## QUOTED PASSAGE
== Segment start ==

Garrison information
- Garrison: Royal Regiment of Artillery
- Occupants: 12th Regiment Royal Artillery 16th Regiment Royal Artillery 7th Air Defence Group Army Cadet Force

= Baker Barracks =

British Army barracks in West Sussex, England

Baker Barracks is a British Army barracks located on Thorney Island, West Sussex, around 6.58 mi east from Portsmouth, Hampshire. It is on the site of the former RAF Thorney Island.

==History==
The barracks was established on the site of the former RAF Thorney Island airbase in 1986, when 26th Regiment Royal Artillery moved on site. The barracks was named after Field Marshal Sir Geoffrey Baker, a former Royal Artillery officer. It was previously home to 47th Regiment Royal Artillery, armed with the Starstreak missile.

In January 2008, 12th Regiment Royal Artillery moved to the island upon their return from Germany.

In 2009, the airfield was used as a test track for a British-built steam car hoping to smash the longest standing land speed record. The British Steam Car Challenge team included test driver Don Wales, nephew of the late Donald Campbell and grandson of Sir Malcolm Campbell.

== Segment end ==

## WHAT THE TASK ASKS
Using the Baker Barracks text, answer these:
1. Who was the barracks named after?
2. When did 12th Regiment Royal Artillery move to the island?
3. Who was the test driver for the British Steam Car Challenge team?
The rows aren't needed for this.

## SUPPLIED MATERIAL

== Segment start ==

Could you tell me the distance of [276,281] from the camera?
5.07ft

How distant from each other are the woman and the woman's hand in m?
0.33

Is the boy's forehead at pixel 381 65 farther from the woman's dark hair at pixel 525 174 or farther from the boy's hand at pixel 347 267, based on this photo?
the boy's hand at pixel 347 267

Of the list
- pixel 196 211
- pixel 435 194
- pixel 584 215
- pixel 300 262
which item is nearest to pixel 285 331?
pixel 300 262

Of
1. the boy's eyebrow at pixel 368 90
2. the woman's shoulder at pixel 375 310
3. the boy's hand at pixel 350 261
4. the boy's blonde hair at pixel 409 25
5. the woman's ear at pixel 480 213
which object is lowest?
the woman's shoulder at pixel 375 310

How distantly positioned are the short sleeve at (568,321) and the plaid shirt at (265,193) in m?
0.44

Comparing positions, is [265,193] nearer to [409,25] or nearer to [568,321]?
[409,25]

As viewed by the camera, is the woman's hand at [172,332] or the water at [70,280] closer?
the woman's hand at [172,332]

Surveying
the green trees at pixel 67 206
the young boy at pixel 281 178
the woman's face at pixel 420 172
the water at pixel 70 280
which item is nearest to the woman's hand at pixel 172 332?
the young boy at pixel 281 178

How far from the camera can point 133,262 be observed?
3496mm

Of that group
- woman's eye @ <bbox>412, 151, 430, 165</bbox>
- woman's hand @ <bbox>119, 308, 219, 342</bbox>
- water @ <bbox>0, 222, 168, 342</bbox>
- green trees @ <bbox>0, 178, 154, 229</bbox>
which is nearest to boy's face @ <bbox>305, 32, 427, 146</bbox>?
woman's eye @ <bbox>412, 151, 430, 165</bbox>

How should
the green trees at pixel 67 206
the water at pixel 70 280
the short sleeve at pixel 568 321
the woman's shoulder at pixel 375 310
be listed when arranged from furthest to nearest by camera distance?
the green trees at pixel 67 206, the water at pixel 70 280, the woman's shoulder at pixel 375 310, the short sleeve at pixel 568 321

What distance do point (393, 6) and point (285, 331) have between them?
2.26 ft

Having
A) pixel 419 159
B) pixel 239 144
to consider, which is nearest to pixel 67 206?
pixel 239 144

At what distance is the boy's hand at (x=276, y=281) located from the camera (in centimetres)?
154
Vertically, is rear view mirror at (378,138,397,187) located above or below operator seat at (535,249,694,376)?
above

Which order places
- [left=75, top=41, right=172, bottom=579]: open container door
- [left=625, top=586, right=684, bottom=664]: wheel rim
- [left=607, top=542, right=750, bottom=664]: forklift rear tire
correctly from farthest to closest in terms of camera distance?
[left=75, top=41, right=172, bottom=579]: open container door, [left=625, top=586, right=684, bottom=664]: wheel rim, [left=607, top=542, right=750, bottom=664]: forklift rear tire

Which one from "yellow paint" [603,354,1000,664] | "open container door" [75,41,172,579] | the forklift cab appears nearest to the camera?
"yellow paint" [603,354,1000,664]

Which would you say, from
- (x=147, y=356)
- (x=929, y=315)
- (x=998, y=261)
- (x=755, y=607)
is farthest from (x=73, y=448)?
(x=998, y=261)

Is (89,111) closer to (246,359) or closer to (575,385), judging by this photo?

== Segment end ==

## RESULT OF THE EXERCISE
1. Field Marshal Sir Geoffrey Baker
2. January 2008
3. Don Wales